Dans la vigne
Je ne possède pas de vignes, mais je travaille avec elles, année après année. Négociant vinificateur, je collabore avec des viticulteurs — qu’ils vinifient ou non — en privilégiant des relations durables, des parcelles suivies et une rémunération juste. Le terroir ne se limite pas à la propriété : il vit dans le sol, dans la conduite de la vigne et dans la continuité du travail jusqu’à la cave.
Châteaubourg, AOC Saint-Joseph
Mes partenaires sont engagés au minimum en agriculture biologique, certifiée ou non.
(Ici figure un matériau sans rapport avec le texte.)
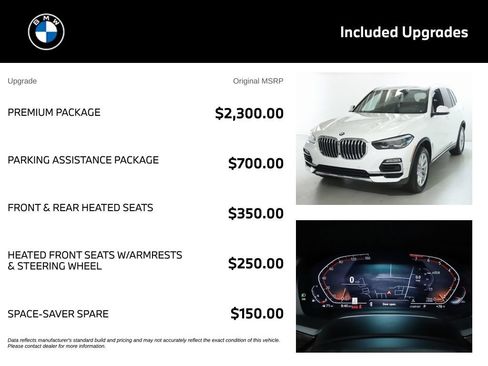 Used 2020 BMW X5 xDrive40i w/ Premium Package AWD/4WD image 4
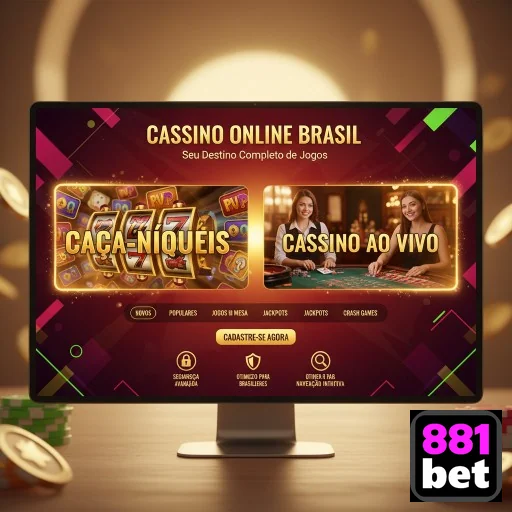 Ilustração de Explore o mundo VIP com 881bet: diversão em slots e live gaming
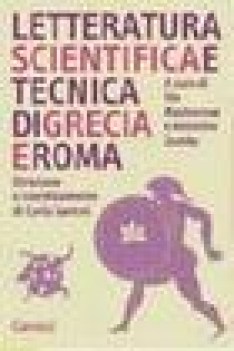 letteratura scientifica e tecnica di grecia e di roma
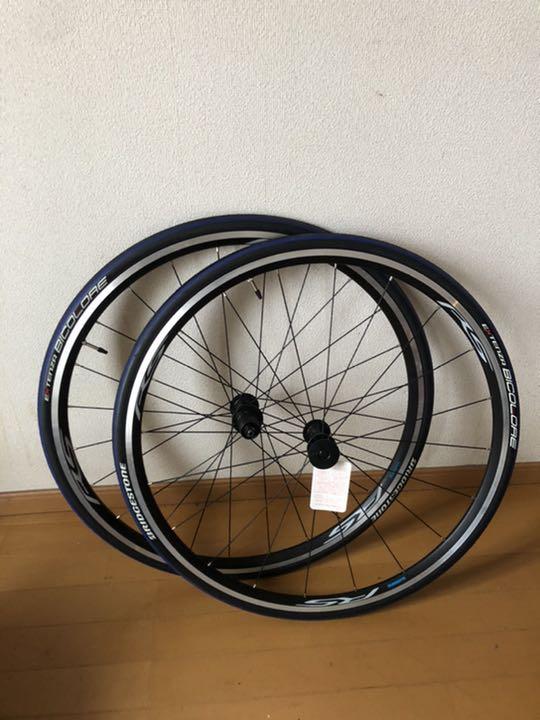 シマノWH -RS100 未使用新品タイヤ付き - vetrepro.fr 【予約中! シマノ ホイール WH 前後セット タイヤ付き CL C24 9100 -R パーツ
Par pragmatisme, c’est aujourd’hui, selon moi, le meilleur équilibre entre la qualité des raisins, la viabilité économique et le respect des sols et de la biodiversité ; les intrants à la vigne y sont limités au strict nécessaire. Chaque saison, je reviens aux mêmes vignes, j’observe leur évolution, leur fatigue, leur énergie, et cette fidélité nourrit ma compréhension du vivant et guide mes choix.

Je cherche des vins nets, vivants, porteurs de tension, de fraîcheur et de profondeur — en un mot, de l’énergie. Être négociant n’est pas une distance à la terre, mais une autre manière d’y être relié. Mon souhait est, un jour, de m’installer comme récoltant lorsque cela sera possible ; en attendant, je poursuis ce chemin avec patience, engagement et fidélité aux vignes qui me font confiance.